Instruções
a: No texto sobre os Tatras, quanto custa por cabeça o quarto duplo nos abrigos de montanha quando reservado com antecedência?
b: Prossiga o texto sobre os Tatras a partir da sua última frase.

Documento de origem
________________________

Tatras
Num raio de vinte quilómetros – um dia a pé
de caminho - não haverá mais do que um par de abrigos de montanha para
recuperar das fadigas a mitigar os calos com um chocolate tépido ou um sifão de
Borovitska, o sulfuroso vodka doméstico.
Quem pretenda cruzar as montanhas de uma
tirada – a viagem mais demorada durará cinco dias – é, aqui que deve pernoitar.
Os abrigos recebem até 20 pessoas e a acomodação faz-se em beliches num
dormitório espaçoso – se reservar com antecedência terá um quarto duplo
disponível a cerca de cinco euros por cabeça. Hospedaria básica, ruidosa,
bulhenta, mas asseada, e com a garantia de uma noite de antologia entre os
‘highlanders’, os indígenas tátricos famosos pelas suas vozes epidurais e
folclore arrebatador.
(Grandhotel Praha)
A alternativa aos abrigos é fazer
caminhadas de um dia e volta e escolher
para estadia um dos hotéis do sopé das montanhas, como o Grandhotel Praha, um
monumento de Art Nouveau fundado em 1906 pelos franco-belgas da Wagons Lits, ou
a recém aberta Penzion Teniscentrum, um sóbrio aparthotel do impagável Peter
Simcák, uma velha glória do ténis que não se fará rogado em desafia-lo para um
bate-bolas de Tchecov ou Kundera (em alemão).
(Penzion Teniscentrum)
Poderá ainda instalar-se num dos
muitos sanatórios convertidos em hospedarias chiques nas margens do lago
Strbské Pleso, o remanso para onde o escritor Frank Kafka se recolheu atacado
de tuberculose: a morada certa é a Villa Tatra, em Tatranske Matliare.
(Lago Strbské Pleso)
Ou
então, para uma derradeira experiência tátrica, deverá reservar o quarto 25 do
Hotel Tulipán, em Tatranská Lomnica, onde o actor britânico Jeremy Irons
procurou o bom aconchego das sopas de alho, dos patês de ganso e da simpática
‘chefa’ Francisca durante as filmagens de ‘ Harry Potter’, a saga juvenil
criada pela escritora multimilionária J.K.Rowling.
Mas a maneira mais genuina ( e que mobiliza
um milhão de visitantes por ano) é ensacar umas peúgas acolchoadas, um anoraque
de penas e umas calças coleantes e fazer-se à montanha livre de ornamentos e
exigências urbanas. Se não for renitente a uma higiene elementar e a alimentar-se um par de dias de
gulash, cogumelos e tarte de maçã, terá aqui o ensejo para experimentar o
tantrismo dos tatras. Isto se a face de pedra atapetada de musgo não lhe servir
como repouso nocturno, embora o acto seja desaconselhado, pois os ursos ainda
são animais classificados na fauna local.
(A entrada nas montanhas Tatras e High Tatras, na Eslováquia)
Os ursos e os russos cujas propriedades
selvagens são motivo de grande indignação para Matej Sanitrár, um empresário de
Banska Bystrica que em tempos negociou lã de carneiros merinos para todo o
Reino Unido. Não apurámos se é dor de corno ou uma grande verdade, mas Matej
engrossa mesmo a voz para acusar os russos de andarem a judiar, de forma
deveras imbatível, os pastores com “rublos de origem duvidosa”.

________________________

Dados
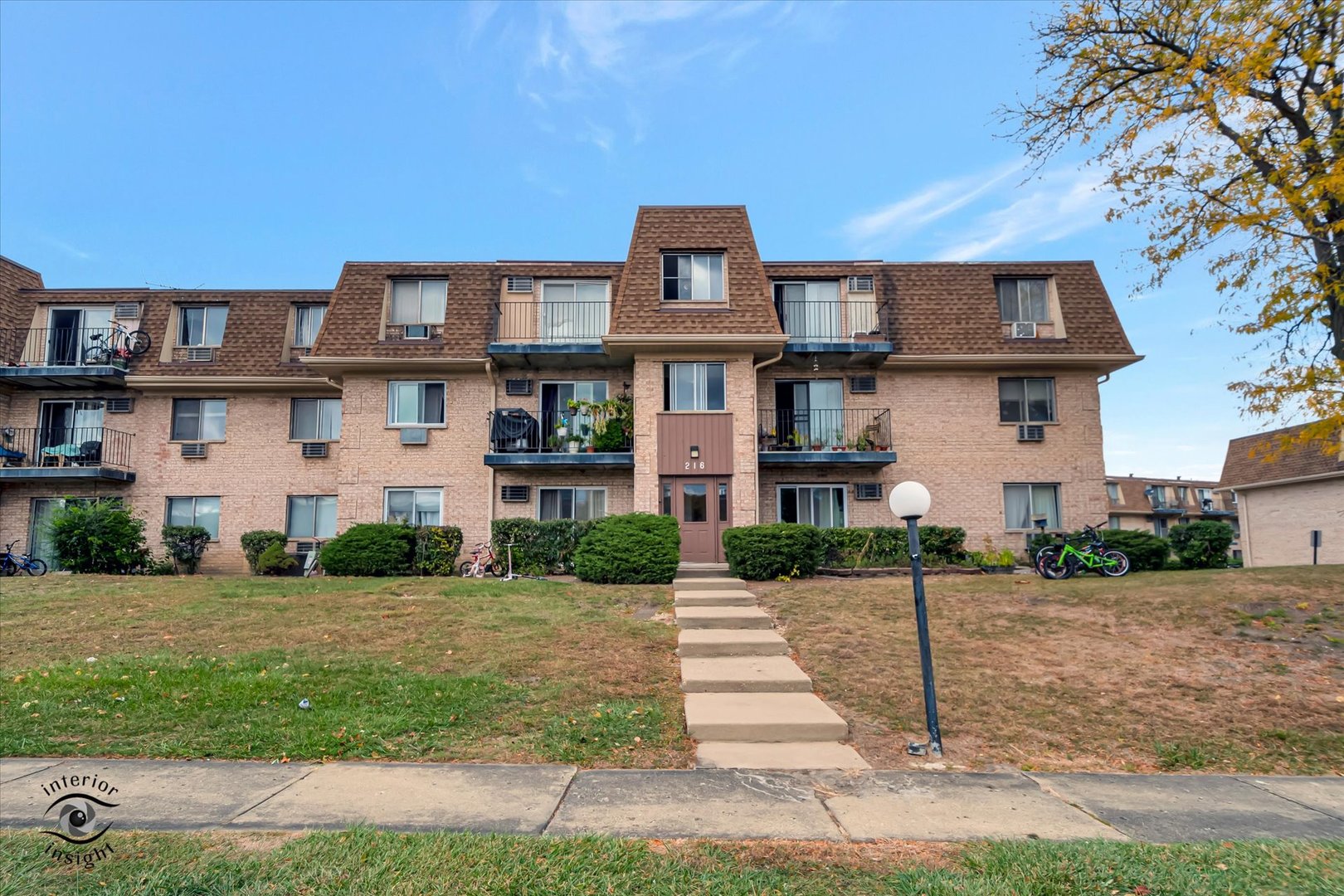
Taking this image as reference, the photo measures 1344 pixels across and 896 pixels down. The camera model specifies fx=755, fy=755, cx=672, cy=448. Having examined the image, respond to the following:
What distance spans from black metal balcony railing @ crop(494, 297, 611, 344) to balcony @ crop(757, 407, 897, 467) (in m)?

________________________

Respostas
a: Cerca de cinco euros por cabeça.

b:
Uma semana depois ainda não houve um
patriota que dissesse bem destes novos russos vistos como uma legião de
alpinistas alternativos. A última declaração do Império (espécie de
neo-colonialismo à russa) é decorar os Tatras de hotéis de luxo e estâncias de
esqui inspiradas nas vertentes alpinas.” São excelentes entertainers e fazem
boas casas”, garante o empresário Matej Sanitrár. “ No apréssky gostam de
mergulhar em Dom Perignon, caviar Iraniano e mamilos dos Urais às estepes”,
respondo-lhe com conhecimento de causa.
(O pico mais alto das Tatra é o Gerlachovský štít, (anteriormente chamado de pico Franz Joseph) e encontra-se a 2.655 metros de altitude, na Eslováquia)
É contra esse espírito de saque
progressista (velha herança da indústria siviete) que proposta Dusan Hudák, um
guia de mntanha, e estudante de Filosofia em Bratislava, nado e criado no
coração dos Tatras, que anda a ultimar uma espécie de Greenpeace tátrico contra
os abusos tétricos. “Não precisamos do dinheiro russo para salvar as montanhas.
Sempre que houve uma crise – como a tempestade ciclópica de 19 de Novembro de
2004 que devastou a face dos Altos Tatras e ainda é visível, ou a separação
indesejada da República Checa – fomos nós que nos voltamos a levantar
sozinhos”, troveja o jovem gigante.
(Santuário da Rainha de Tatras)
Dusan, de trança viking na nuca, um metro e
noventa e sete de altura e voz grossa à Charles Bronson, será o nosso pastor de
almas. Como diria o Signore Pavel, “ o rapaz mais indicado para mostrar a
sabedoria da montanha”. Ora nem mais.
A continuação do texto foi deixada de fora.